Os games musicais são games nos quais o áudio está diretamente relacionado à sua jogabilidade. Andersen (2016), compositor e sound designer, chama essa relação de “jogabilidade direcionada por áudio” (audio-driven gameplay), razão da terminologia de “som direcional” que sugeri em artigo anterior para tratar da maior parte do áudio de games musicais. Esses games, de maneira geral, podem ser classificados em duas categorias: 1) games de dança e 2) games de simulação da performance de um instrumento musical.

De acordo com Smith (2004), um predecessor importante dos games musicais em geral foi o karaokê, cujo nome significa “orquestra vazia”1, referindo-se ao fato de que o aparelho tocava apenas a parte instrumental de uma música e o “vazio” deveria ser preenchido com um indivíduo cantando. Smith (Ibid, p. 59) destaca que o game musical Dance Dance Revolution (DDR), de 1998, era referido na imprensa da época como um “karokê para os pés”. Isso porque o game, divulgado como um “simulador de dança”, foi desenvolvido para ser jogado com uma espécie de “tapete de dança” (dance floor) no qual haviam setas para quatro direções. Dessa forma, o jogador deveria pisar na seta que correspondesse à indicação da tela no momento certo para ser bem sucedido.

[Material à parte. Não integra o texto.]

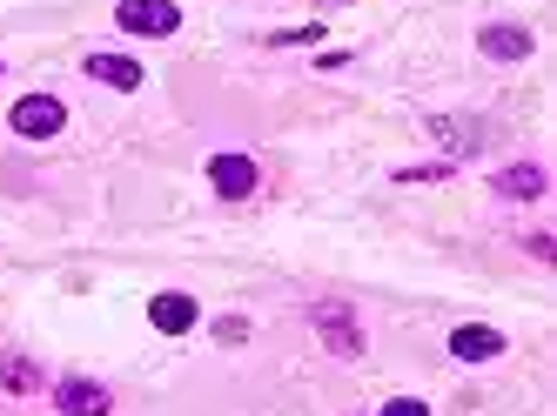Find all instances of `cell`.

Flyer de divulgação do game Dance Dance Revolution (DDR). Disponível em: <https://flyers.arcade-museum.com/videogames/show/2242>. Acesso em: 29 ago. 2023.

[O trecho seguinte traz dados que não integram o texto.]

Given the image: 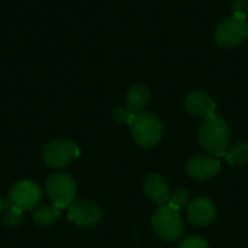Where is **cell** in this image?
Wrapping results in <instances>:
<instances>
[{"instance_id": "1", "label": "cell", "mask_w": 248, "mask_h": 248, "mask_svg": "<svg viewBox=\"0 0 248 248\" xmlns=\"http://www.w3.org/2000/svg\"><path fill=\"white\" fill-rule=\"evenodd\" d=\"M198 141L205 151L221 157L230 145L231 132L225 121L212 113L201 122L198 128Z\"/></svg>"}, {"instance_id": "2", "label": "cell", "mask_w": 248, "mask_h": 248, "mask_svg": "<svg viewBox=\"0 0 248 248\" xmlns=\"http://www.w3.org/2000/svg\"><path fill=\"white\" fill-rule=\"evenodd\" d=\"M129 126L135 142L144 148L154 147L161 140L163 124L150 112H137Z\"/></svg>"}, {"instance_id": "3", "label": "cell", "mask_w": 248, "mask_h": 248, "mask_svg": "<svg viewBox=\"0 0 248 248\" xmlns=\"http://www.w3.org/2000/svg\"><path fill=\"white\" fill-rule=\"evenodd\" d=\"M151 225L155 234L161 240L169 243L177 241L185 231L183 221L179 215V211L173 209L169 205H161L157 209V212L153 215Z\"/></svg>"}, {"instance_id": "4", "label": "cell", "mask_w": 248, "mask_h": 248, "mask_svg": "<svg viewBox=\"0 0 248 248\" xmlns=\"http://www.w3.org/2000/svg\"><path fill=\"white\" fill-rule=\"evenodd\" d=\"M45 190L52 205L60 209L68 208L77 196V183L67 173H55L45 183Z\"/></svg>"}, {"instance_id": "5", "label": "cell", "mask_w": 248, "mask_h": 248, "mask_svg": "<svg viewBox=\"0 0 248 248\" xmlns=\"http://www.w3.org/2000/svg\"><path fill=\"white\" fill-rule=\"evenodd\" d=\"M42 201V190L32 180H19L9 190V203L13 208L23 211L33 209Z\"/></svg>"}, {"instance_id": "6", "label": "cell", "mask_w": 248, "mask_h": 248, "mask_svg": "<svg viewBox=\"0 0 248 248\" xmlns=\"http://www.w3.org/2000/svg\"><path fill=\"white\" fill-rule=\"evenodd\" d=\"M78 155L80 150L71 140H54L49 144H46L42 153L45 164L52 169L65 167Z\"/></svg>"}, {"instance_id": "7", "label": "cell", "mask_w": 248, "mask_h": 248, "mask_svg": "<svg viewBox=\"0 0 248 248\" xmlns=\"http://www.w3.org/2000/svg\"><path fill=\"white\" fill-rule=\"evenodd\" d=\"M248 38V23L235 16L224 19L215 29V41L218 45L231 48L243 44Z\"/></svg>"}, {"instance_id": "8", "label": "cell", "mask_w": 248, "mask_h": 248, "mask_svg": "<svg viewBox=\"0 0 248 248\" xmlns=\"http://www.w3.org/2000/svg\"><path fill=\"white\" fill-rule=\"evenodd\" d=\"M70 222L78 228H90L96 225L100 219V209L92 201H74L68 206L67 214Z\"/></svg>"}, {"instance_id": "9", "label": "cell", "mask_w": 248, "mask_h": 248, "mask_svg": "<svg viewBox=\"0 0 248 248\" xmlns=\"http://www.w3.org/2000/svg\"><path fill=\"white\" fill-rule=\"evenodd\" d=\"M219 171H221V166L218 160L209 155H195L187 163V173L195 180H202V182L211 180L215 176H218Z\"/></svg>"}, {"instance_id": "10", "label": "cell", "mask_w": 248, "mask_h": 248, "mask_svg": "<svg viewBox=\"0 0 248 248\" xmlns=\"http://www.w3.org/2000/svg\"><path fill=\"white\" fill-rule=\"evenodd\" d=\"M217 209L211 199L196 198L187 206V219L196 227H205L211 224L215 218Z\"/></svg>"}, {"instance_id": "11", "label": "cell", "mask_w": 248, "mask_h": 248, "mask_svg": "<svg viewBox=\"0 0 248 248\" xmlns=\"http://www.w3.org/2000/svg\"><path fill=\"white\" fill-rule=\"evenodd\" d=\"M186 109L190 115L196 116V118H208L209 115L215 113V102L214 99L202 90H196L192 92L187 97H186Z\"/></svg>"}, {"instance_id": "12", "label": "cell", "mask_w": 248, "mask_h": 248, "mask_svg": "<svg viewBox=\"0 0 248 248\" xmlns=\"http://www.w3.org/2000/svg\"><path fill=\"white\" fill-rule=\"evenodd\" d=\"M144 192L150 201L158 203L160 206L166 205L170 198V186L167 180L160 174H150L144 180Z\"/></svg>"}, {"instance_id": "13", "label": "cell", "mask_w": 248, "mask_h": 248, "mask_svg": "<svg viewBox=\"0 0 248 248\" xmlns=\"http://www.w3.org/2000/svg\"><path fill=\"white\" fill-rule=\"evenodd\" d=\"M150 102V90L142 84L132 86L126 93V106L132 112H141L144 106Z\"/></svg>"}, {"instance_id": "14", "label": "cell", "mask_w": 248, "mask_h": 248, "mask_svg": "<svg viewBox=\"0 0 248 248\" xmlns=\"http://www.w3.org/2000/svg\"><path fill=\"white\" fill-rule=\"evenodd\" d=\"M60 215V208H57L55 205H45L36 209V212L33 214V221L39 227H51L57 222Z\"/></svg>"}, {"instance_id": "15", "label": "cell", "mask_w": 248, "mask_h": 248, "mask_svg": "<svg viewBox=\"0 0 248 248\" xmlns=\"http://www.w3.org/2000/svg\"><path fill=\"white\" fill-rule=\"evenodd\" d=\"M231 164H247L248 163V142L241 141L231 147L228 153H225Z\"/></svg>"}, {"instance_id": "16", "label": "cell", "mask_w": 248, "mask_h": 248, "mask_svg": "<svg viewBox=\"0 0 248 248\" xmlns=\"http://www.w3.org/2000/svg\"><path fill=\"white\" fill-rule=\"evenodd\" d=\"M112 116H113V121L118 122V124L131 125V122H132V119L135 116V112H132L128 106H121V108H116L112 112Z\"/></svg>"}, {"instance_id": "17", "label": "cell", "mask_w": 248, "mask_h": 248, "mask_svg": "<svg viewBox=\"0 0 248 248\" xmlns=\"http://www.w3.org/2000/svg\"><path fill=\"white\" fill-rule=\"evenodd\" d=\"M3 222L7 228H16L22 222V211L10 206V209H7L3 217Z\"/></svg>"}, {"instance_id": "18", "label": "cell", "mask_w": 248, "mask_h": 248, "mask_svg": "<svg viewBox=\"0 0 248 248\" xmlns=\"http://www.w3.org/2000/svg\"><path fill=\"white\" fill-rule=\"evenodd\" d=\"M187 199H189V193H187L185 189H179V190H176V192L169 198V202H167L166 205H169V206H171L173 209L179 211L182 206L186 205Z\"/></svg>"}, {"instance_id": "19", "label": "cell", "mask_w": 248, "mask_h": 248, "mask_svg": "<svg viewBox=\"0 0 248 248\" xmlns=\"http://www.w3.org/2000/svg\"><path fill=\"white\" fill-rule=\"evenodd\" d=\"M177 248H209L208 243L202 238V237H198V235H190V237H186Z\"/></svg>"}, {"instance_id": "20", "label": "cell", "mask_w": 248, "mask_h": 248, "mask_svg": "<svg viewBox=\"0 0 248 248\" xmlns=\"http://www.w3.org/2000/svg\"><path fill=\"white\" fill-rule=\"evenodd\" d=\"M248 0H234V16L238 19H247Z\"/></svg>"}, {"instance_id": "21", "label": "cell", "mask_w": 248, "mask_h": 248, "mask_svg": "<svg viewBox=\"0 0 248 248\" xmlns=\"http://www.w3.org/2000/svg\"><path fill=\"white\" fill-rule=\"evenodd\" d=\"M6 208H7V201L0 196V214H3Z\"/></svg>"}]
</instances>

O caso de DDR apresenta uma característica marcante dos games musicais: os dispositivos de controle utilizados. De acordo com Tondorf e Hounsell (2022), o dispositivo utilizado para controlar um game (controle, teclado e mouse, kinect etc) pode ser um fator impactante na percepção de diversão ao jogá-lo. Em DDR, este dispositivo se trata do tapete de dança (dance floor) criado especificamente para o game, enquanto em Just Dance, outra franquia de games de dança, há diversos dispositivos de controle que o jogador pode utilizar para jogar.2 Esses dispositivos têm a função de identificar a similaridade da pose do jogador com a do avatar no game em cada momento da dança, atribuindo uma pontuação de acordo com esta similaridade.



Outra vertente popular dos games musicais é a dos games que simulam a performance de um instrumento musical. A ideia desse estilo de game partiu da desenvolvedora Konami com a publicação de GuitarFreaks e DrumMania em 1999, a princípio exclusivamente para os fliperamas do Japão (Wilson, 2010). Ambos os games são apelidados de Gitadora, referente à pronúncia aproximada das palavras “guitar” e “drum” em japonês.

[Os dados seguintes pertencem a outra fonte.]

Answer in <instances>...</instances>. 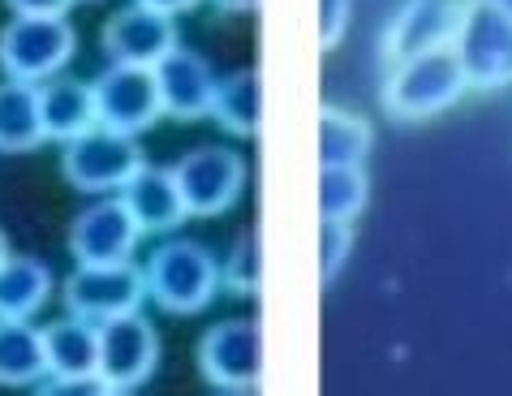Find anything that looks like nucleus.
<instances>
[{
    "mask_svg": "<svg viewBox=\"0 0 512 396\" xmlns=\"http://www.w3.org/2000/svg\"><path fill=\"white\" fill-rule=\"evenodd\" d=\"M465 91H469V78L461 69L457 48H435V52H418V56H409V61L388 65L383 108H388L396 121H426V117H439L444 108H452Z\"/></svg>",
    "mask_w": 512,
    "mask_h": 396,
    "instance_id": "1",
    "label": "nucleus"
},
{
    "mask_svg": "<svg viewBox=\"0 0 512 396\" xmlns=\"http://www.w3.org/2000/svg\"><path fill=\"white\" fill-rule=\"evenodd\" d=\"M142 276H147V297L155 306H164L168 315H198L220 289L216 254L190 242V237H168L155 246Z\"/></svg>",
    "mask_w": 512,
    "mask_h": 396,
    "instance_id": "2",
    "label": "nucleus"
},
{
    "mask_svg": "<svg viewBox=\"0 0 512 396\" xmlns=\"http://www.w3.org/2000/svg\"><path fill=\"white\" fill-rule=\"evenodd\" d=\"M78 35L65 18H13L0 31V69L9 82L44 87L74 61Z\"/></svg>",
    "mask_w": 512,
    "mask_h": 396,
    "instance_id": "3",
    "label": "nucleus"
},
{
    "mask_svg": "<svg viewBox=\"0 0 512 396\" xmlns=\"http://www.w3.org/2000/svg\"><path fill=\"white\" fill-rule=\"evenodd\" d=\"M142 164L147 160H142L138 138L121 130H104V125H95V130L78 134L74 143H65V155H61L65 181L82 194H121Z\"/></svg>",
    "mask_w": 512,
    "mask_h": 396,
    "instance_id": "4",
    "label": "nucleus"
},
{
    "mask_svg": "<svg viewBox=\"0 0 512 396\" xmlns=\"http://www.w3.org/2000/svg\"><path fill=\"white\" fill-rule=\"evenodd\" d=\"M198 371L224 392H254L263 375V328L259 319H224L198 341Z\"/></svg>",
    "mask_w": 512,
    "mask_h": 396,
    "instance_id": "5",
    "label": "nucleus"
},
{
    "mask_svg": "<svg viewBox=\"0 0 512 396\" xmlns=\"http://www.w3.org/2000/svg\"><path fill=\"white\" fill-rule=\"evenodd\" d=\"M474 5L478 0H405V9L383 31V44H379L383 61L396 65L418 52L452 48Z\"/></svg>",
    "mask_w": 512,
    "mask_h": 396,
    "instance_id": "6",
    "label": "nucleus"
},
{
    "mask_svg": "<svg viewBox=\"0 0 512 396\" xmlns=\"http://www.w3.org/2000/svg\"><path fill=\"white\" fill-rule=\"evenodd\" d=\"M457 56L469 87L495 91L512 82V13L495 9L491 0H478L457 35Z\"/></svg>",
    "mask_w": 512,
    "mask_h": 396,
    "instance_id": "7",
    "label": "nucleus"
},
{
    "mask_svg": "<svg viewBox=\"0 0 512 396\" xmlns=\"http://www.w3.org/2000/svg\"><path fill=\"white\" fill-rule=\"evenodd\" d=\"M190 216H224L246 190V160L229 147H194L173 164Z\"/></svg>",
    "mask_w": 512,
    "mask_h": 396,
    "instance_id": "8",
    "label": "nucleus"
},
{
    "mask_svg": "<svg viewBox=\"0 0 512 396\" xmlns=\"http://www.w3.org/2000/svg\"><path fill=\"white\" fill-rule=\"evenodd\" d=\"M142 297H147V276H142V267H134V263L78 267V272L65 280V306H69V315L91 319V323L138 315Z\"/></svg>",
    "mask_w": 512,
    "mask_h": 396,
    "instance_id": "9",
    "label": "nucleus"
},
{
    "mask_svg": "<svg viewBox=\"0 0 512 396\" xmlns=\"http://www.w3.org/2000/svg\"><path fill=\"white\" fill-rule=\"evenodd\" d=\"M95 91V117L104 130L142 134L164 117L160 87H155V69L138 65H108L104 74L91 82Z\"/></svg>",
    "mask_w": 512,
    "mask_h": 396,
    "instance_id": "10",
    "label": "nucleus"
},
{
    "mask_svg": "<svg viewBox=\"0 0 512 396\" xmlns=\"http://www.w3.org/2000/svg\"><path fill=\"white\" fill-rule=\"evenodd\" d=\"M160 362V336L142 315H121L99 323V384L130 392L147 384Z\"/></svg>",
    "mask_w": 512,
    "mask_h": 396,
    "instance_id": "11",
    "label": "nucleus"
},
{
    "mask_svg": "<svg viewBox=\"0 0 512 396\" xmlns=\"http://www.w3.org/2000/svg\"><path fill=\"white\" fill-rule=\"evenodd\" d=\"M138 237L142 229L134 224L130 211H125L121 198H99V203L82 207L74 224H69V254L78 259V267L130 263Z\"/></svg>",
    "mask_w": 512,
    "mask_h": 396,
    "instance_id": "12",
    "label": "nucleus"
},
{
    "mask_svg": "<svg viewBox=\"0 0 512 396\" xmlns=\"http://www.w3.org/2000/svg\"><path fill=\"white\" fill-rule=\"evenodd\" d=\"M104 48L112 56V65L155 69L181 44H177V26L168 13H155L147 5H125L117 18L104 26Z\"/></svg>",
    "mask_w": 512,
    "mask_h": 396,
    "instance_id": "13",
    "label": "nucleus"
},
{
    "mask_svg": "<svg viewBox=\"0 0 512 396\" xmlns=\"http://www.w3.org/2000/svg\"><path fill=\"white\" fill-rule=\"evenodd\" d=\"M216 74L198 52L177 48L155 65V87H160V104L164 117L177 121H198L211 117V99H216Z\"/></svg>",
    "mask_w": 512,
    "mask_h": 396,
    "instance_id": "14",
    "label": "nucleus"
},
{
    "mask_svg": "<svg viewBox=\"0 0 512 396\" xmlns=\"http://www.w3.org/2000/svg\"><path fill=\"white\" fill-rule=\"evenodd\" d=\"M121 203H125V211L134 216V224L142 233H173L177 224L190 216L173 168L142 164L138 173L130 177V186L121 190Z\"/></svg>",
    "mask_w": 512,
    "mask_h": 396,
    "instance_id": "15",
    "label": "nucleus"
},
{
    "mask_svg": "<svg viewBox=\"0 0 512 396\" xmlns=\"http://www.w3.org/2000/svg\"><path fill=\"white\" fill-rule=\"evenodd\" d=\"M39 117H44V134L56 143H74L78 134H87L99 125L95 117V91L91 82L78 78H52L39 87Z\"/></svg>",
    "mask_w": 512,
    "mask_h": 396,
    "instance_id": "16",
    "label": "nucleus"
},
{
    "mask_svg": "<svg viewBox=\"0 0 512 396\" xmlns=\"http://www.w3.org/2000/svg\"><path fill=\"white\" fill-rule=\"evenodd\" d=\"M48 375L65 379H99V323L65 315L44 328Z\"/></svg>",
    "mask_w": 512,
    "mask_h": 396,
    "instance_id": "17",
    "label": "nucleus"
},
{
    "mask_svg": "<svg viewBox=\"0 0 512 396\" xmlns=\"http://www.w3.org/2000/svg\"><path fill=\"white\" fill-rule=\"evenodd\" d=\"M48 379L44 332L31 319H0V384L26 388Z\"/></svg>",
    "mask_w": 512,
    "mask_h": 396,
    "instance_id": "18",
    "label": "nucleus"
},
{
    "mask_svg": "<svg viewBox=\"0 0 512 396\" xmlns=\"http://www.w3.org/2000/svg\"><path fill=\"white\" fill-rule=\"evenodd\" d=\"M52 297V272L44 259L9 254L0 263V319H31Z\"/></svg>",
    "mask_w": 512,
    "mask_h": 396,
    "instance_id": "19",
    "label": "nucleus"
},
{
    "mask_svg": "<svg viewBox=\"0 0 512 396\" xmlns=\"http://www.w3.org/2000/svg\"><path fill=\"white\" fill-rule=\"evenodd\" d=\"M44 117H39V87L26 82H0V151L26 155L44 143Z\"/></svg>",
    "mask_w": 512,
    "mask_h": 396,
    "instance_id": "20",
    "label": "nucleus"
},
{
    "mask_svg": "<svg viewBox=\"0 0 512 396\" xmlns=\"http://www.w3.org/2000/svg\"><path fill=\"white\" fill-rule=\"evenodd\" d=\"M211 117L237 138H254L263 121V78L259 69H237V74L216 82V99H211Z\"/></svg>",
    "mask_w": 512,
    "mask_h": 396,
    "instance_id": "21",
    "label": "nucleus"
},
{
    "mask_svg": "<svg viewBox=\"0 0 512 396\" xmlns=\"http://www.w3.org/2000/svg\"><path fill=\"white\" fill-rule=\"evenodd\" d=\"M371 155V125L345 108H319V168L323 164H366Z\"/></svg>",
    "mask_w": 512,
    "mask_h": 396,
    "instance_id": "22",
    "label": "nucleus"
},
{
    "mask_svg": "<svg viewBox=\"0 0 512 396\" xmlns=\"http://www.w3.org/2000/svg\"><path fill=\"white\" fill-rule=\"evenodd\" d=\"M366 198H371V181H366L362 164H323L319 168V220L349 224L362 216Z\"/></svg>",
    "mask_w": 512,
    "mask_h": 396,
    "instance_id": "23",
    "label": "nucleus"
},
{
    "mask_svg": "<svg viewBox=\"0 0 512 396\" xmlns=\"http://www.w3.org/2000/svg\"><path fill=\"white\" fill-rule=\"evenodd\" d=\"M220 285H229L233 293H259L263 289V242L259 233L237 237V246L229 250V263L220 267Z\"/></svg>",
    "mask_w": 512,
    "mask_h": 396,
    "instance_id": "24",
    "label": "nucleus"
},
{
    "mask_svg": "<svg viewBox=\"0 0 512 396\" xmlns=\"http://www.w3.org/2000/svg\"><path fill=\"white\" fill-rule=\"evenodd\" d=\"M349 250H353L349 224L323 220V224H319V276H323V285H327V280H336V272H340V267H345V259H349Z\"/></svg>",
    "mask_w": 512,
    "mask_h": 396,
    "instance_id": "25",
    "label": "nucleus"
},
{
    "mask_svg": "<svg viewBox=\"0 0 512 396\" xmlns=\"http://www.w3.org/2000/svg\"><path fill=\"white\" fill-rule=\"evenodd\" d=\"M345 22H349V0H319V44L323 48L340 44Z\"/></svg>",
    "mask_w": 512,
    "mask_h": 396,
    "instance_id": "26",
    "label": "nucleus"
},
{
    "mask_svg": "<svg viewBox=\"0 0 512 396\" xmlns=\"http://www.w3.org/2000/svg\"><path fill=\"white\" fill-rule=\"evenodd\" d=\"M99 379H65V375H48L44 384H39L35 396H99Z\"/></svg>",
    "mask_w": 512,
    "mask_h": 396,
    "instance_id": "27",
    "label": "nucleus"
},
{
    "mask_svg": "<svg viewBox=\"0 0 512 396\" xmlns=\"http://www.w3.org/2000/svg\"><path fill=\"white\" fill-rule=\"evenodd\" d=\"M74 0H9L13 18H65Z\"/></svg>",
    "mask_w": 512,
    "mask_h": 396,
    "instance_id": "28",
    "label": "nucleus"
},
{
    "mask_svg": "<svg viewBox=\"0 0 512 396\" xmlns=\"http://www.w3.org/2000/svg\"><path fill=\"white\" fill-rule=\"evenodd\" d=\"M134 5H147V9H155V13H168V18H177V13L194 9L198 0H134Z\"/></svg>",
    "mask_w": 512,
    "mask_h": 396,
    "instance_id": "29",
    "label": "nucleus"
},
{
    "mask_svg": "<svg viewBox=\"0 0 512 396\" xmlns=\"http://www.w3.org/2000/svg\"><path fill=\"white\" fill-rule=\"evenodd\" d=\"M211 5H220L224 13H250L259 9V0H211Z\"/></svg>",
    "mask_w": 512,
    "mask_h": 396,
    "instance_id": "30",
    "label": "nucleus"
},
{
    "mask_svg": "<svg viewBox=\"0 0 512 396\" xmlns=\"http://www.w3.org/2000/svg\"><path fill=\"white\" fill-rule=\"evenodd\" d=\"M9 259V242H5V233H0V263Z\"/></svg>",
    "mask_w": 512,
    "mask_h": 396,
    "instance_id": "31",
    "label": "nucleus"
},
{
    "mask_svg": "<svg viewBox=\"0 0 512 396\" xmlns=\"http://www.w3.org/2000/svg\"><path fill=\"white\" fill-rule=\"evenodd\" d=\"M99 396H130V392H121V388H99Z\"/></svg>",
    "mask_w": 512,
    "mask_h": 396,
    "instance_id": "32",
    "label": "nucleus"
},
{
    "mask_svg": "<svg viewBox=\"0 0 512 396\" xmlns=\"http://www.w3.org/2000/svg\"><path fill=\"white\" fill-rule=\"evenodd\" d=\"M495 9H504V13H512V0H491Z\"/></svg>",
    "mask_w": 512,
    "mask_h": 396,
    "instance_id": "33",
    "label": "nucleus"
},
{
    "mask_svg": "<svg viewBox=\"0 0 512 396\" xmlns=\"http://www.w3.org/2000/svg\"><path fill=\"white\" fill-rule=\"evenodd\" d=\"M224 396H254V392H224Z\"/></svg>",
    "mask_w": 512,
    "mask_h": 396,
    "instance_id": "34",
    "label": "nucleus"
}]
</instances>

Os games consistem em um dispositivo em formato de guitarra e bateria, respectivamente, que buscam dar ao jogador a sensação de estar tocando os instrumentos junto com as músicas do game. No braço da guitarra, há 5 botões com cores diferentes para indicar ao jogador qual deve apertar, e no corpo dele há uma alavanca que deve ser ativada junto aos botões do braço, simulando o movimento de tocar as cordas de uma guitarra real. Enquanto isso, em DrumMania, o dispositivo possui uma cor específica no aro de cada peça da bateria, que é montada de maneira similar a uma bateria real. Conforme a imprensa da época, os games poderiam ser tocados separadamente ou em dupla, com um jogador em cada instrumento.







Outra franquia de jogabilidade similar é Taiko no Tatsujin (literalmente, mestre da bateria). O taiko é um instrumento tradicional japonês utilizado em contextos diversos, tanto na música clássica japonesa quanto em cerimônias religiosas (Powell, 2012). De acordo com Wong (2000), o taiko, além do instrumento em si, seria também uma maneira de tocar que tradicionalmente combinaria música com artes marciais. Nos games da franquia Taiko no Tatsujin, o jogador toca em um dispositivo que simula um taiko, no qual o centro do instrumento representa os círculos vermelhos da tela do game, enquanto as bordas representam os círculos azuis.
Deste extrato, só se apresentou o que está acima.